Credit Score Myths That You Should Unlearn
- Dec 13, 2025
- 2 min read

Credit scores often feel confusing, which allows misinformation to spread easily. Advice passed around online or through casual conversations can sound convincing but lead to decisions that quietly work against progress. Clearing up a few common myths can remove unnecessary stress and help credit work the way it is supposed to.
One of the most persistent myths is that checking your own credit hurts your score. This belief causes hesitation around reviewing credit reports, even when it would be helpful. Looking at your own credit is considered a soft inquiry and does not affect your score at all. Regularly reviewing your report is one of the best ways to spot errors, track improvement, and catch fraud early. Ignoring your credit does not protect it. Awareness does.

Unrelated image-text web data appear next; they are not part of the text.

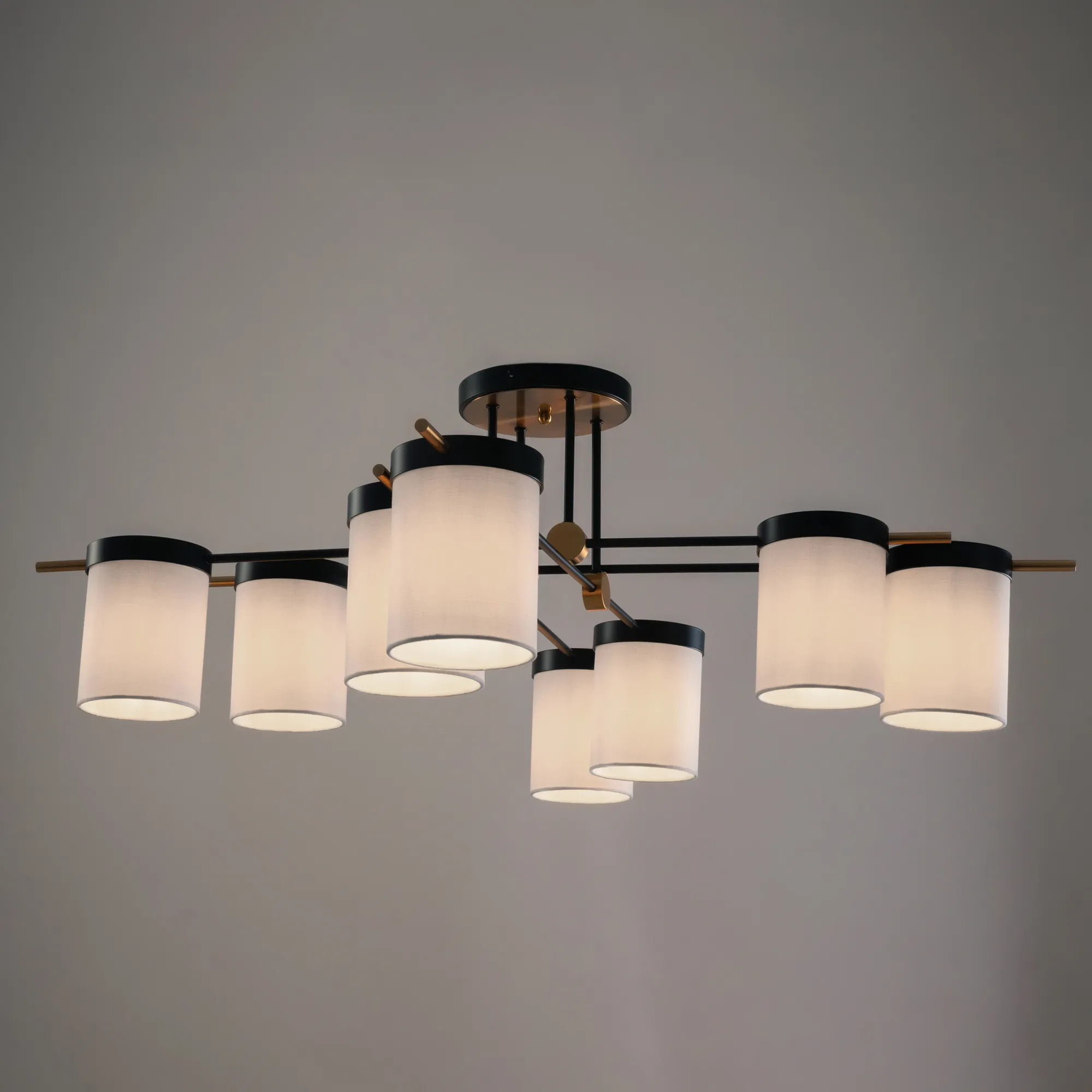картинка Потолочный светильник Freya FR5377CL-08B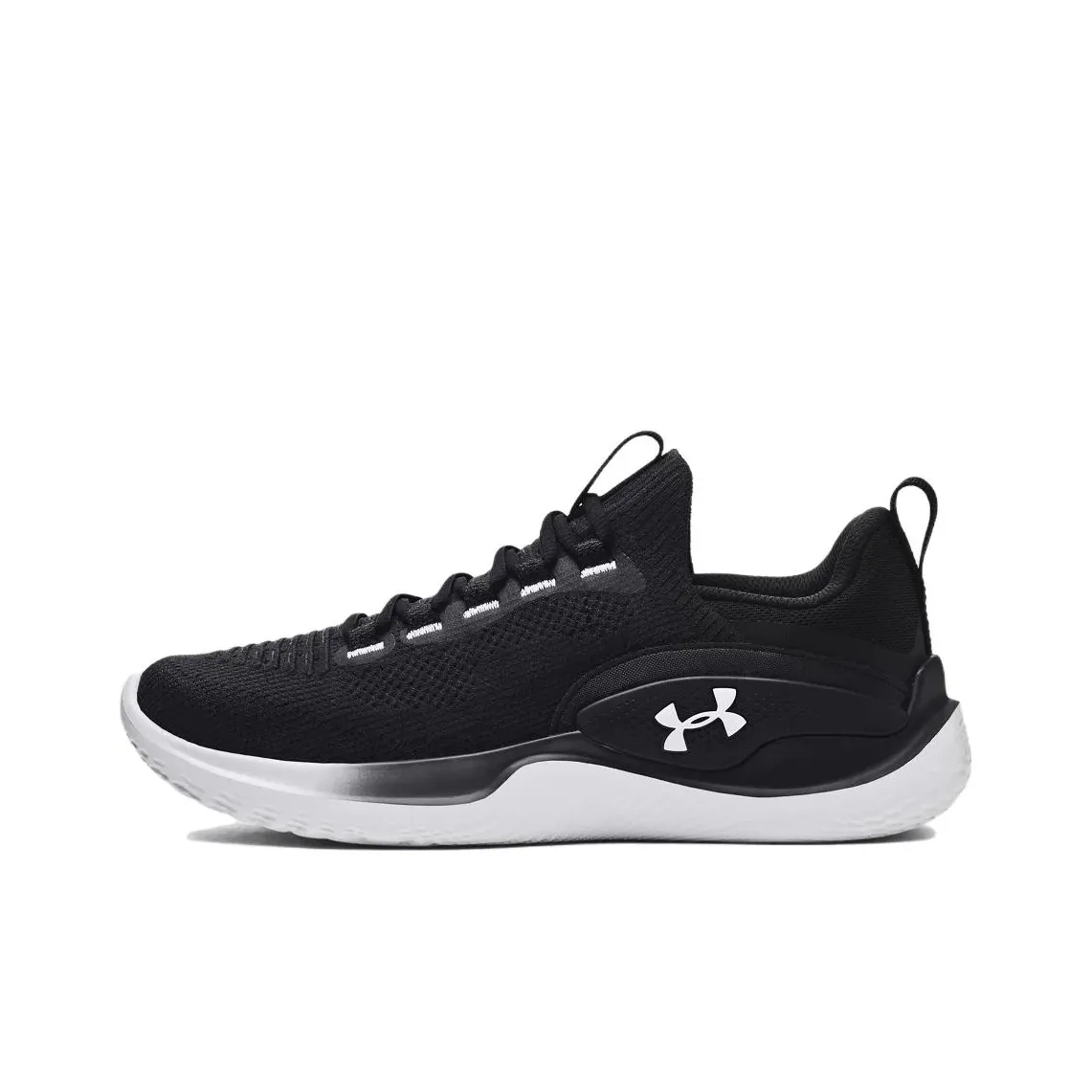 Under Armour Flow Dynamic 'Black White'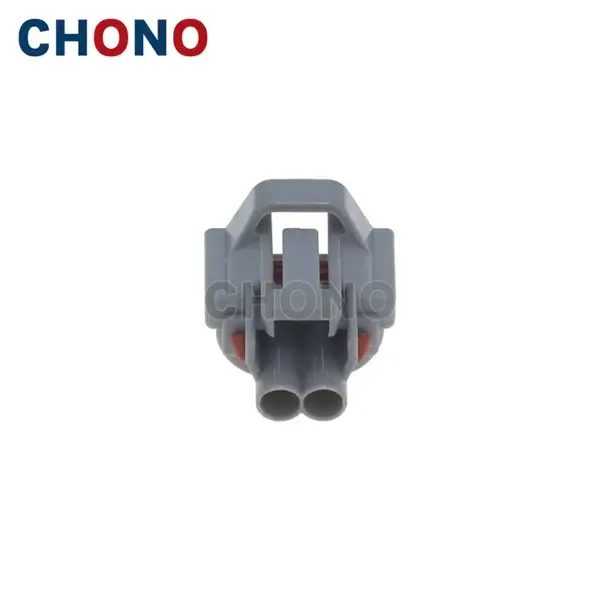 6189 0039 2 Way Female Auto Connector Nippon Denso Fuel Injector Connector (3)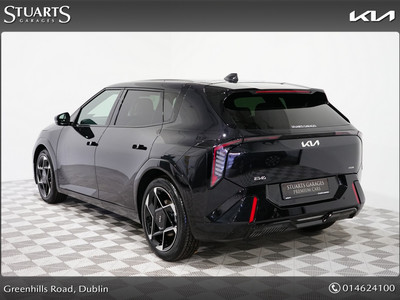 2027 Kia EV4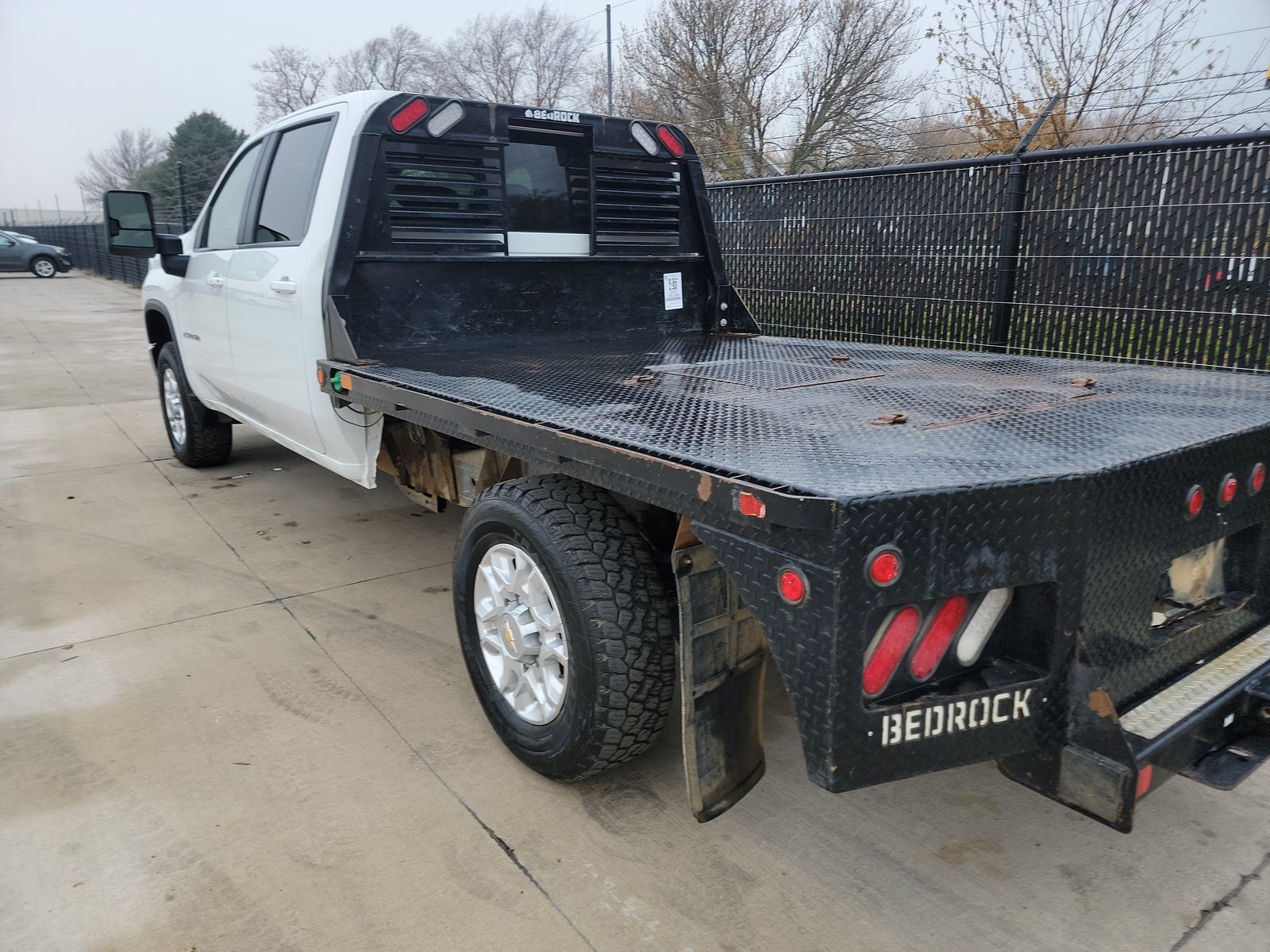 2022 Chevrolet Silverado 2500HD LT AWD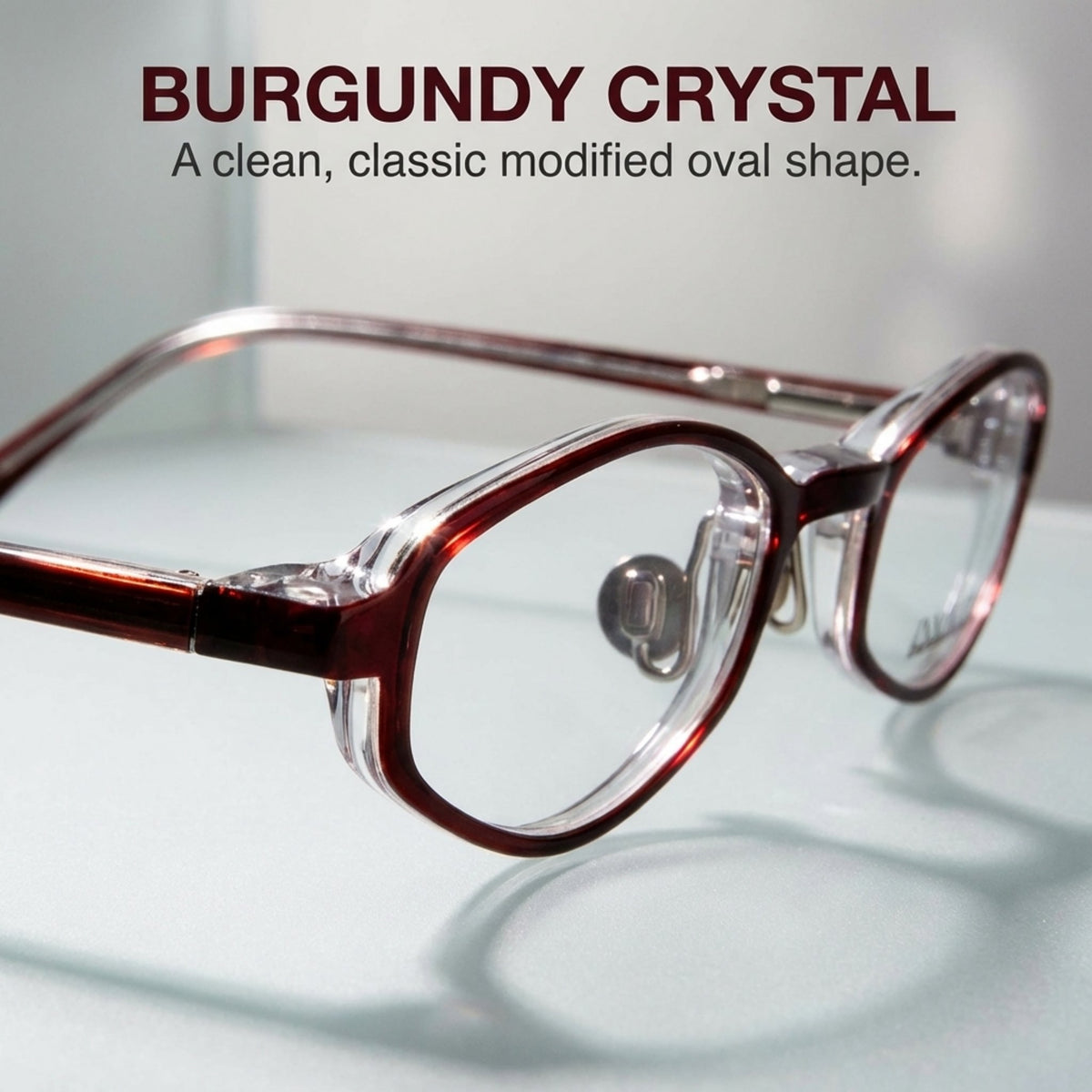 Burgundy Crystal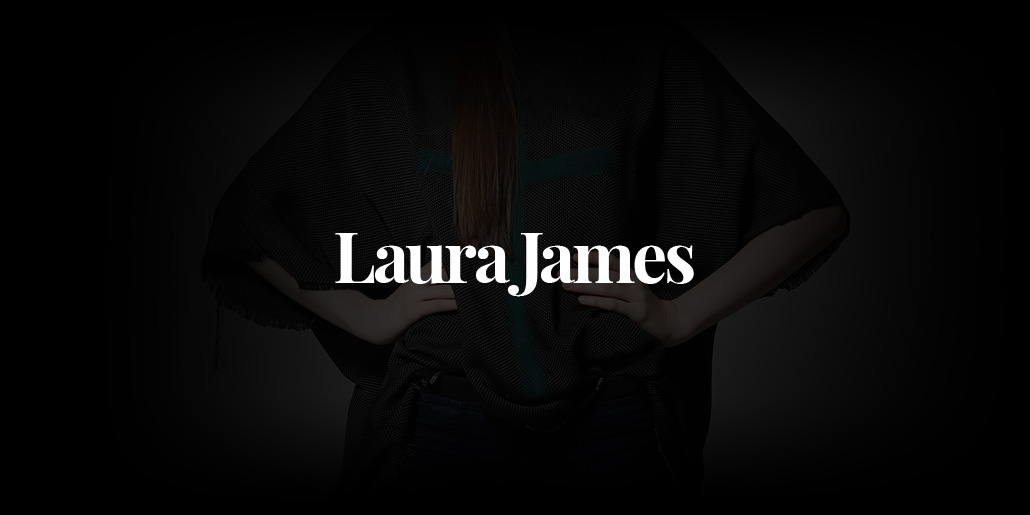 Laura James: Artist, Pilates Instructor and Supermodel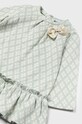 Дитяча сукня Mayoral 2908.4B.Baby.9BYH бірюзовий AW24
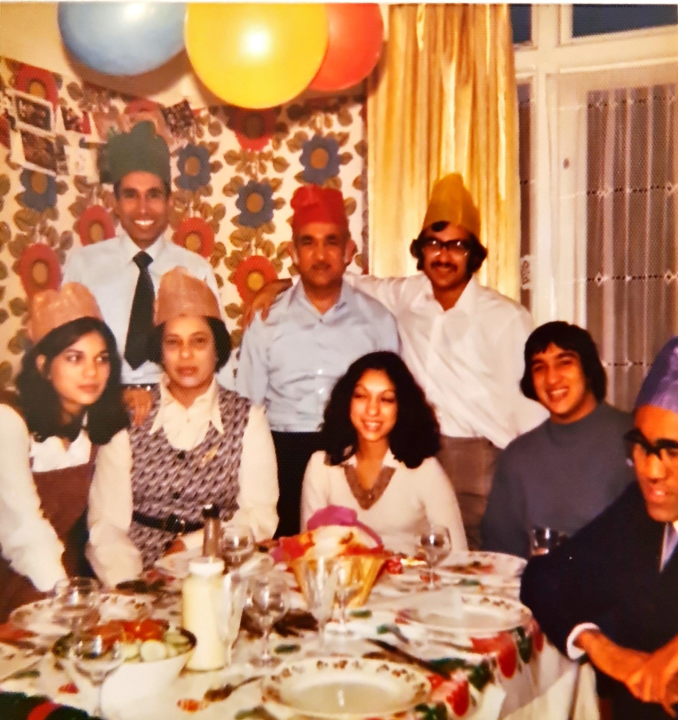 Christmas in the 70s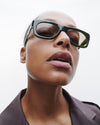 Quwa | Cardamom Acetate | Olive Lens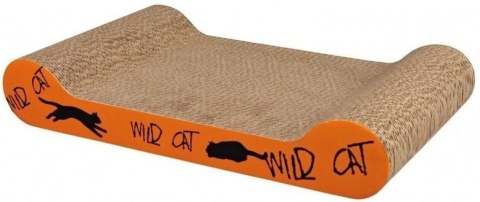 Trixie Drapak Kartonowy Wild Cat 41×7×24cm Trixie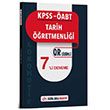 2024 ABT Tarih retmenlii Lokomotif 7 Deneme QR zml Dijital Hoca Akademi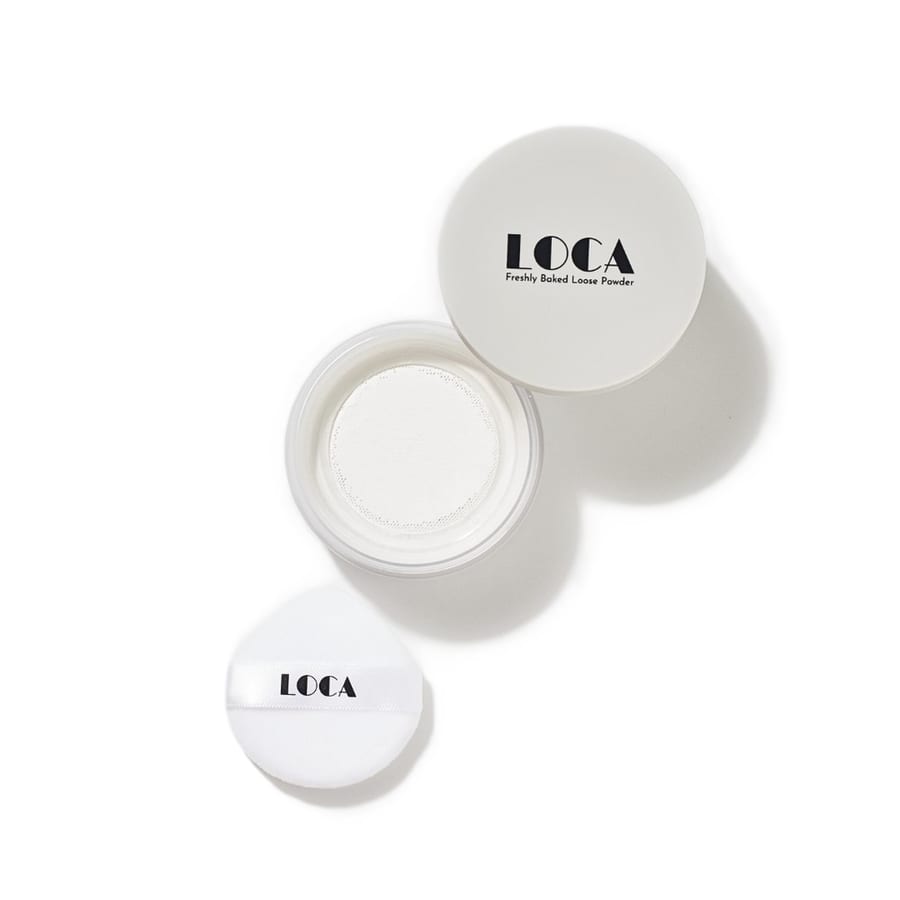 LOCA Blur Effect Loose Powder لوكا بودرة سائبة لتثبيت المكياج
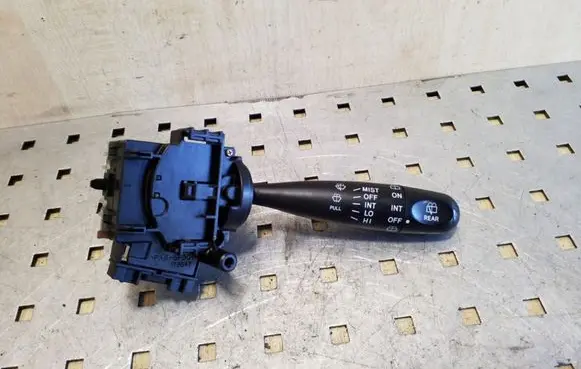 Wiper control stalk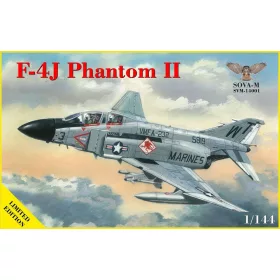 Sova-M 1:144 F-4J Phantom II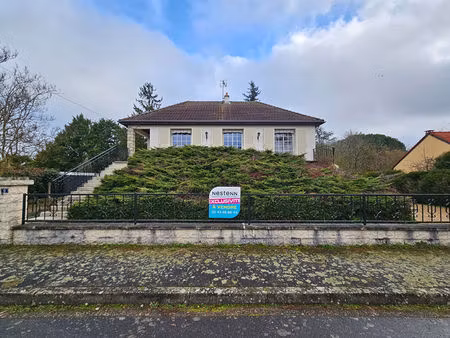 pavillon familial proche centrre ville de la fleche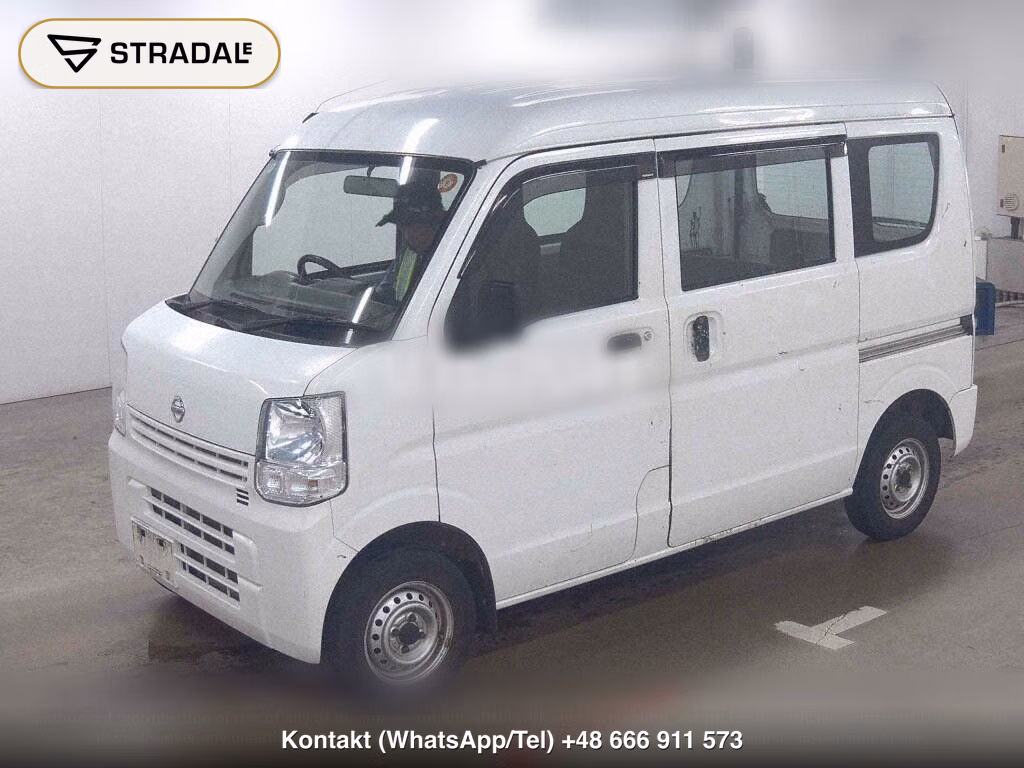 NISSAN NV100CLIPPER VAN DX, miniaturka 5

Another common misunderstanding is the idea that carrying a balance helps build credit. This belief leads to paying interest that serves no purpose. Credit scores do not reward debt. They reward on time payments and responsible use of available credit. Using a card and paying it off in full still builds positive history. Carrying a balance simply increases costs without improving results.
There is also confusion around closing credit cards. Some believe that closing accounts will automatically raise a score by reducing risk. In reality, closing a card can reduce available credit and shorten credit history, which may cause a score to drop. That does not mean cards should never be closed. Accounts with high fees or that encourage overspending may not be worth keeping. The key is understanding the trade off before making the decision.
Another widespread belief is that a Social Security number is required to start building credit. While having one makes the process easier, it is not the only option. Credit can be built using an Individual Taxpayer Identification Number, certain secured products, or by becoming an authorized user on an established account. Assuming credit is impossible without an SSN can delay progress unnecessarily.
Some also believe that once credit is damaged, it is ruined forever. Credit is not a permanent judgment. It reflects patterns over time. Late payments and negative marks lose influence as new, positive behavior replaces them. Rebuilding takes patience, but improvement is achievable even after serious setbacks.
There is also the idea that only a perfect credit score leads to approval. Lenders look at ranges, not perfection. A strong, healthy profile matters far more than hitting the highest possible number.
Letting go of these myths makes credit management simpler and less intimidating. When decisions are based on accurate information rather than fear, credit becomes a tool that supports progress instead of something that holds it back.